After that I started feeling more confident. I kept hanging around in there and followed up with the developments of php-src and amphp libraries. I also got to contribute to different projects all the while learning from the people around me. Not only from people working on projects written in PHP, but also from people actually working on the PHP source code (php-src). I even ended up submitting two PRs to php-src!

Thanks a ton to Chris, Pieter, Gordon, Niklas, Bob, Aaron, Paul, Joe, Nikita and all other R11 regulars for everything they made me learn over the past few years :-)

This year I also went to my first PHP conference (PHPKonf). When I arrived at the conference I really didn’t know what to expect or what was expected from me. But while attending the conference I met Juliette, I got to take her quiz with familiar faces and over the speakers dinner I enjoyed getting to know people from the community having nice discussions ranging from different cultures to the past and future of PHP. Learning from the talks aside, I had the chance to enjoy exploring notable parts of the city along with Andreas, Rob, Patrik, Holger, Rafael, Tiscilla, Emir and Rasmus and eventually came to realization that sharing is an indulging part of a community. Thanks to everyone who made this event such a great experience.
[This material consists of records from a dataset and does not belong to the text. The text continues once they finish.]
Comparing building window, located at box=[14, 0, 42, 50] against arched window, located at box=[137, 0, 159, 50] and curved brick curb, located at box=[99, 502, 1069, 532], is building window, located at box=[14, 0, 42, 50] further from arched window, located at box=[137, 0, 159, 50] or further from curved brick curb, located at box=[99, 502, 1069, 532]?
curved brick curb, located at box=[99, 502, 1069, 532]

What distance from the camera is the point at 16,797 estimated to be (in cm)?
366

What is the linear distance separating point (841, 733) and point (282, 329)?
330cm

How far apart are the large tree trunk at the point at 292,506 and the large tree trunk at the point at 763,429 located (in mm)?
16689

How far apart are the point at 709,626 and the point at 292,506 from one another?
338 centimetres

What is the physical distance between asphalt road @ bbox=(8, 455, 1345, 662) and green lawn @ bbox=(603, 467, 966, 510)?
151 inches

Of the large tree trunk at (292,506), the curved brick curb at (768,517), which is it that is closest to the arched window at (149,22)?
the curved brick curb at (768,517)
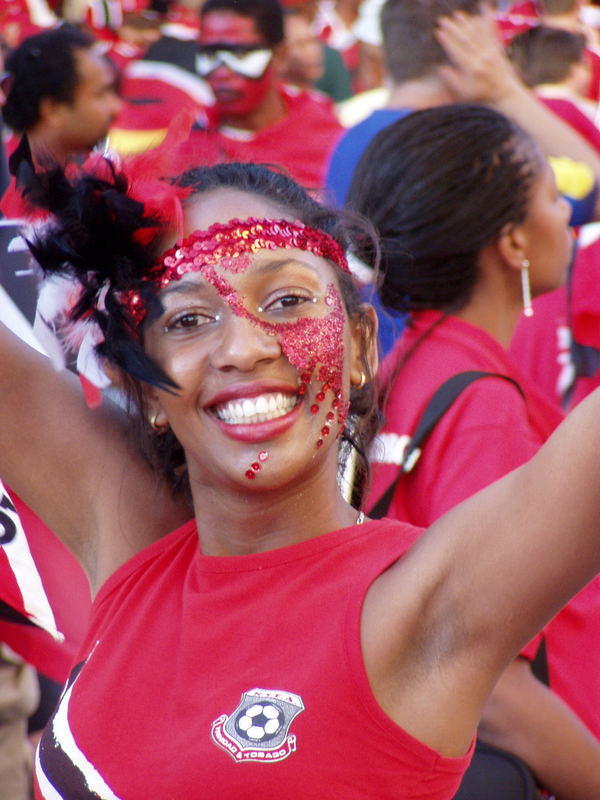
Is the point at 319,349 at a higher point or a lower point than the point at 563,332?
higher

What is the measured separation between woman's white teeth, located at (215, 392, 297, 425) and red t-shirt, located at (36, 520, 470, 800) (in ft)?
0.59

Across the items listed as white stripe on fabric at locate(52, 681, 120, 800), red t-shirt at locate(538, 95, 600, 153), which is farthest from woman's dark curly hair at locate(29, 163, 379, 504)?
red t-shirt at locate(538, 95, 600, 153)

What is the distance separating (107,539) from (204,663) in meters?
0.43

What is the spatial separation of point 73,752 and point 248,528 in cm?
38

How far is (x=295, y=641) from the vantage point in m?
1.55

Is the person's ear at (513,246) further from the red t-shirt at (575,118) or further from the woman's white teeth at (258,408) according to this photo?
the red t-shirt at (575,118)

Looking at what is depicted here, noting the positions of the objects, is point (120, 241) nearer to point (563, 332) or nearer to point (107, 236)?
point (107, 236)

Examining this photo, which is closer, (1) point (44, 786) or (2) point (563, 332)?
(1) point (44, 786)

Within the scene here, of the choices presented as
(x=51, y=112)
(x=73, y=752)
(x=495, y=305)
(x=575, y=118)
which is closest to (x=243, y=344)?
(x=73, y=752)

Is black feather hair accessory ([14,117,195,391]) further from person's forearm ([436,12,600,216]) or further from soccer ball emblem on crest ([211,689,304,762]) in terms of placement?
person's forearm ([436,12,600,216])

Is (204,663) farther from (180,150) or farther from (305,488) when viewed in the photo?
(180,150)

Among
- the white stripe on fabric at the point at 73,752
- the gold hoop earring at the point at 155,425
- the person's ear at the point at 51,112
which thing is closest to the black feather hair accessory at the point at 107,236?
the gold hoop earring at the point at 155,425

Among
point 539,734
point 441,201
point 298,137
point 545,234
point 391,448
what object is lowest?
point 298,137

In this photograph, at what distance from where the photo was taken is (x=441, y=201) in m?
2.47
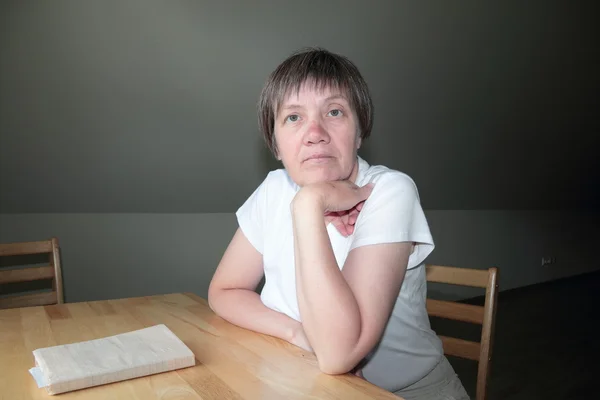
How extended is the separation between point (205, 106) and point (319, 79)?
1.50 m

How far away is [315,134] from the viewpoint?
108cm

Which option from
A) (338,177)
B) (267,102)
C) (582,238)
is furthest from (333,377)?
(582,238)

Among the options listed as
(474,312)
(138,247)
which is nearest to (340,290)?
(474,312)

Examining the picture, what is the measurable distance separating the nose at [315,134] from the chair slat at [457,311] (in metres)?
0.62

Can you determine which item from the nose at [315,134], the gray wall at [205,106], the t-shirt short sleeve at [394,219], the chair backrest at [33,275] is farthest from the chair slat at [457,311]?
the gray wall at [205,106]

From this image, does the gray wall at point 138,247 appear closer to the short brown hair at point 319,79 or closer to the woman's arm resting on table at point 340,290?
the short brown hair at point 319,79

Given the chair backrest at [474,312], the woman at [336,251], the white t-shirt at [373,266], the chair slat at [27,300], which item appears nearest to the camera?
the woman at [336,251]

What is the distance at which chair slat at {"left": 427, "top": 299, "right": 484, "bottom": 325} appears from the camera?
1336 millimetres

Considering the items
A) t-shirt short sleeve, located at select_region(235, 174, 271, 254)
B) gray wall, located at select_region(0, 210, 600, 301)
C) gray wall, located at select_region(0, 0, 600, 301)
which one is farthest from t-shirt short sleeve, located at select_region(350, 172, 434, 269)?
gray wall, located at select_region(0, 210, 600, 301)

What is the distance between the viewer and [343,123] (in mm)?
1125

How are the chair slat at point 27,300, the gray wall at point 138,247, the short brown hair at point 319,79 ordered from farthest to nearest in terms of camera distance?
the gray wall at point 138,247, the chair slat at point 27,300, the short brown hair at point 319,79

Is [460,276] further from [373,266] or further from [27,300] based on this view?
[27,300]

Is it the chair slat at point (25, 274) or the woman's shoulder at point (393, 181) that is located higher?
the woman's shoulder at point (393, 181)

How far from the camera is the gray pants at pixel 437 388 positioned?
3.55 feet
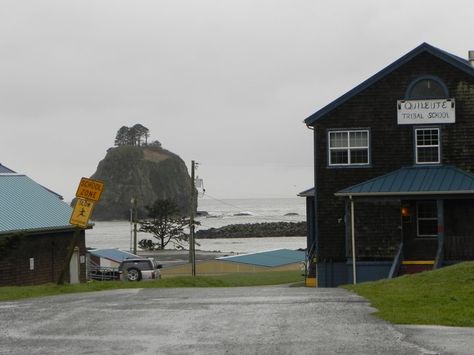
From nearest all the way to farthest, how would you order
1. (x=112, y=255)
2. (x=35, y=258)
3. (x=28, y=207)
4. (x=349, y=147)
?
(x=35, y=258)
(x=349, y=147)
(x=28, y=207)
(x=112, y=255)

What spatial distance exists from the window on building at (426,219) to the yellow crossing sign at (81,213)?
14.5 metres

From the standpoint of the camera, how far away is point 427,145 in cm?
3127

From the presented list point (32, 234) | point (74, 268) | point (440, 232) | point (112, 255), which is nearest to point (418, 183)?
point (440, 232)

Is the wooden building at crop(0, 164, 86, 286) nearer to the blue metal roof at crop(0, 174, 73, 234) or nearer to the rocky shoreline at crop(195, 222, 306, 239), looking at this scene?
the blue metal roof at crop(0, 174, 73, 234)

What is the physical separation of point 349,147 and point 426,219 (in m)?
4.12

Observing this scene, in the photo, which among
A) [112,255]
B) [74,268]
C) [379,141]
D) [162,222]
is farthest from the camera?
[162,222]

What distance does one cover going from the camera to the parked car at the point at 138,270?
39.7 metres

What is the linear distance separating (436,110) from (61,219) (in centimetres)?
1600

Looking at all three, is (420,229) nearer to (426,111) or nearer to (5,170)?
(426,111)

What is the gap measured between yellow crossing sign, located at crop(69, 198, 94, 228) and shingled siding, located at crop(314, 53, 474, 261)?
12416 mm

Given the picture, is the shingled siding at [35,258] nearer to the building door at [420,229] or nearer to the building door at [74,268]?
the building door at [74,268]

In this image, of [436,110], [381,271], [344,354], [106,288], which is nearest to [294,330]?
[344,354]

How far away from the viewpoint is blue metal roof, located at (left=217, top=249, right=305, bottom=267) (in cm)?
5784

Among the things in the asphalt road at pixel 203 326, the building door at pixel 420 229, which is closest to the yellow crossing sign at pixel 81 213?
the asphalt road at pixel 203 326
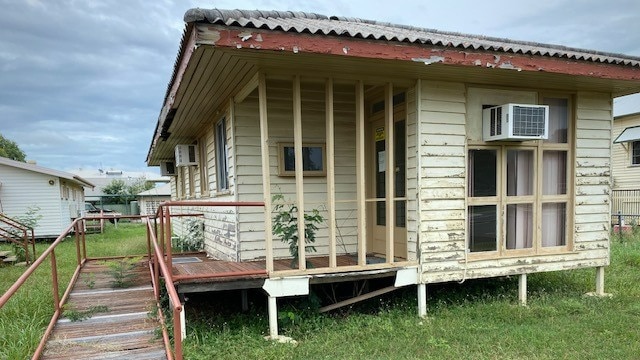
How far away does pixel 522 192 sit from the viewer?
16.3 ft

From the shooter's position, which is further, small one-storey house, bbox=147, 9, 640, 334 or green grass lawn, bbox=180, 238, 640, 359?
small one-storey house, bbox=147, 9, 640, 334

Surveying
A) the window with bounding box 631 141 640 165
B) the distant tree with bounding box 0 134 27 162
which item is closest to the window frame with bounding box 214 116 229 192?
the window with bounding box 631 141 640 165

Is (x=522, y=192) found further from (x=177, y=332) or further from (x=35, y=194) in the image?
(x=35, y=194)

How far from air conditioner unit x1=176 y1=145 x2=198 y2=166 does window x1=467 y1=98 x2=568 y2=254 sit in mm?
5772

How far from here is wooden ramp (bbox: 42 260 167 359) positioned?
3229 mm

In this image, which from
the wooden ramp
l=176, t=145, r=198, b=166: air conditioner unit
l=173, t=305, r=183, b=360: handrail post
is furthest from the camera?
l=176, t=145, r=198, b=166: air conditioner unit

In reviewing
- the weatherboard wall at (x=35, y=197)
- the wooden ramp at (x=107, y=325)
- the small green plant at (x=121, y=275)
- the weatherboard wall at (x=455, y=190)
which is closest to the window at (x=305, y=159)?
the weatherboard wall at (x=455, y=190)

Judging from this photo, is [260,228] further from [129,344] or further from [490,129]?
[490,129]

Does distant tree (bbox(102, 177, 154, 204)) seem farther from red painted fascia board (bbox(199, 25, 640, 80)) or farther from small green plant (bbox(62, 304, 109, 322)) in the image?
red painted fascia board (bbox(199, 25, 640, 80))

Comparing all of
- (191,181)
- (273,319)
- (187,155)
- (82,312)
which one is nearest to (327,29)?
(273,319)

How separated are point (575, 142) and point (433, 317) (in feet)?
Answer: 10.4

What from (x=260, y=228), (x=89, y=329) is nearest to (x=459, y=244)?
(x=260, y=228)

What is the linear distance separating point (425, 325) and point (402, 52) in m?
3.03

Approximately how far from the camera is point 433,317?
446 cm
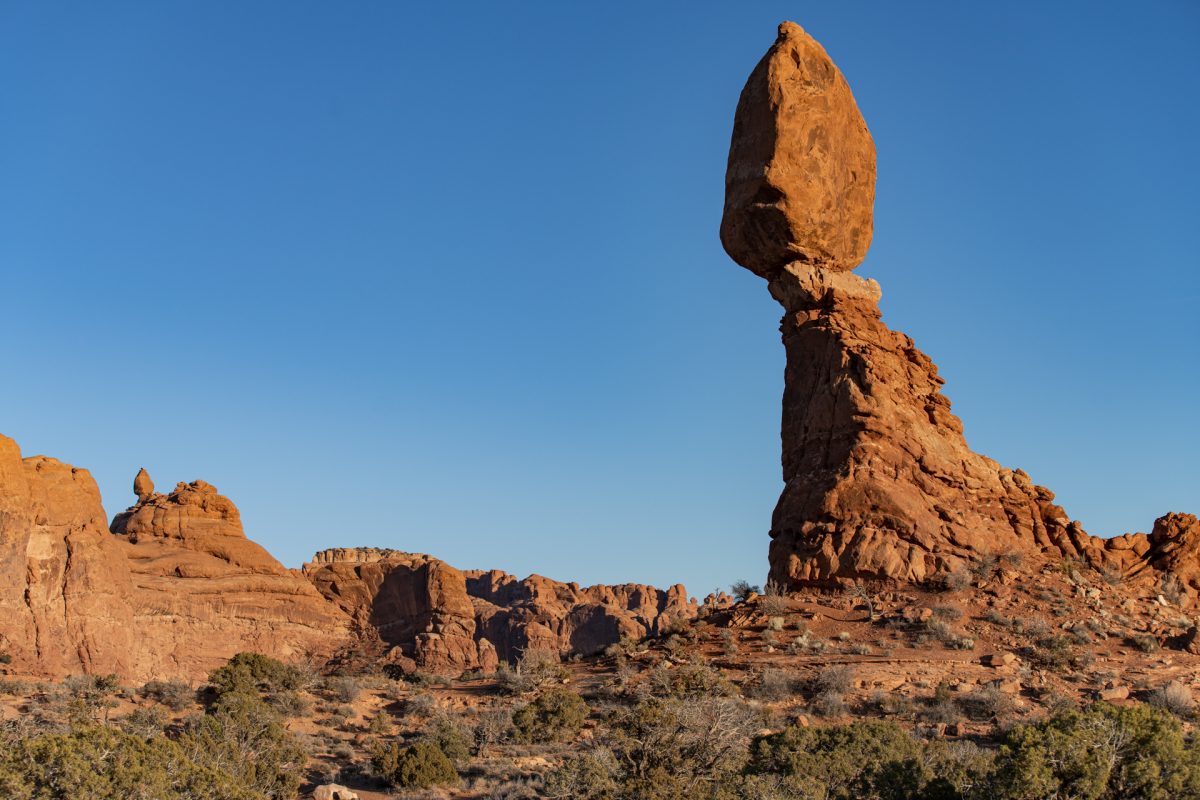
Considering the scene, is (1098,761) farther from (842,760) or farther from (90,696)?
(90,696)

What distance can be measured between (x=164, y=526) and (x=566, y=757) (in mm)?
25805

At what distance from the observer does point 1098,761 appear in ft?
48.5

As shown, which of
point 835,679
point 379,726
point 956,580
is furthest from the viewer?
point 956,580

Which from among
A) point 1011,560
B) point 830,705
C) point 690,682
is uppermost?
point 1011,560

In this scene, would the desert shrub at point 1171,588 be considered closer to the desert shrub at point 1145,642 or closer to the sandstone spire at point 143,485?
the desert shrub at point 1145,642

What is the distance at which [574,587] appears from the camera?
299ft

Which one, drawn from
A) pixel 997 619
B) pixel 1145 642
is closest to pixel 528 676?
pixel 997 619

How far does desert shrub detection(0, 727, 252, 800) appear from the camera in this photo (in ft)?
42.5

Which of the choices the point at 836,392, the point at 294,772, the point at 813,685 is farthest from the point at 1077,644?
the point at 294,772

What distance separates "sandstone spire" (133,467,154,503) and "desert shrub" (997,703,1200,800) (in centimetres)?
3921

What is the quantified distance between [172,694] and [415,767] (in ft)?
30.3

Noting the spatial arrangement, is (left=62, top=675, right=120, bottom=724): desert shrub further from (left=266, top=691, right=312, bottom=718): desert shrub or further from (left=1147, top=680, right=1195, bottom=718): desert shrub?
(left=1147, top=680, right=1195, bottom=718): desert shrub

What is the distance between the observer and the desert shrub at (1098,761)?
575 inches

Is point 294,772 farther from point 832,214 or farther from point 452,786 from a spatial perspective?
point 832,214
After the conference I kept in touch with Juliette and connected with @Mark_Baker, who recently invited me to PHP Benelux on a PHPDiversity scholarship. (Thank you both!) I hope I can make it there :-)

I’m very grateful to be connected with all members of the PHP community I met so far that I would otherwise never get to know.

To all those who take part in such communities either online or at events, who share the knowledge and experience and who contribute, I wish you all a happy and productive year!